#### Prompt A
List every headline that the timber industry news post below gives for the newsletter's latest issue.
#### Prompt B
Carry on writing the timber industry news post below, starting after its last sentence.

In Blog, Nicks Timber Information by Nicks Timber

Here’s a modest news update of certain ‘happenings’ right now via the always communicative Confederation of Timber Industries…..

latest developments

First news of an always valued now available latest newsletter for the CTI. This fifth interactive issue explores the latest developments of various CTI projects particularly focusing on the Confederation’s activities in the areas of Policy Affairs and Timber Housing promotion.



news galore

In the Newsletter line-up latest issue are:-


A New Chairman and Governing Board for CTI

CTI Parliamentary seminar on Housing & Timber Construction

CTI response to Industrial Strategy Green Paper

CTI & Wood For Good exhibiting at Ecobuild 2017

CTI partners with major UK Construction and Architecture shows

Mass Timber projects in the UK and abroad.


make contact

To read and download the publication click here If you wish to receive more information, please contact Ben Antuono – CTI Communications Coordinator at bena@cti-timber.org or 0207 291 5377


A ‘forest’ of photo experiences contest


PEFC International launched a photo contest, ‘2017 Experience Forests’, aimed at promoting the importance of forests worldwide reports the CTI.

#### Data
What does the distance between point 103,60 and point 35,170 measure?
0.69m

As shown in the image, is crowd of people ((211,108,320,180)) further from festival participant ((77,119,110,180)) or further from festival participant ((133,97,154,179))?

#### Task answer A
- A New Chairman and Governing Board for CTI
- CTI Parliamentary seminar on Housing & Timber Construction
- CTI response to Industrial Strategy Green Paper
- CTI & Wood For Good exhibiting at Ecobuild 2017
- CTI partners with major UK Construction and Architecture shows
- Mass Timber projects in the UK and abroad

#### Task answer B
wide variety


Photographers can enter a wide variety of pictures: from forest landscapes to close ups within the forest, also including people living, working or playing in woodlands.


five photos


The competition – open for entries until Monday 5th June 2017 and limited to 5 photos per person – can be joined on Instagram, Facebook or by accessing www.pefc.photo.

international too


The best photos from the contest will enter the international contest and compete for the 2017 PEFC Photographer of the Year Award!


Finland trip


The winner will receive a trip to Helsinki, Finland to attend the 2017 PEFC Forest Certification Week or a cash prize.



The top 12 photos will be publicly exhibited at the 2017 PEFC Forest Certification Week at the Scandic Park hotel in Helsinki, Finland in November 2017 and potentially in other places around the world throughout 2017/2018.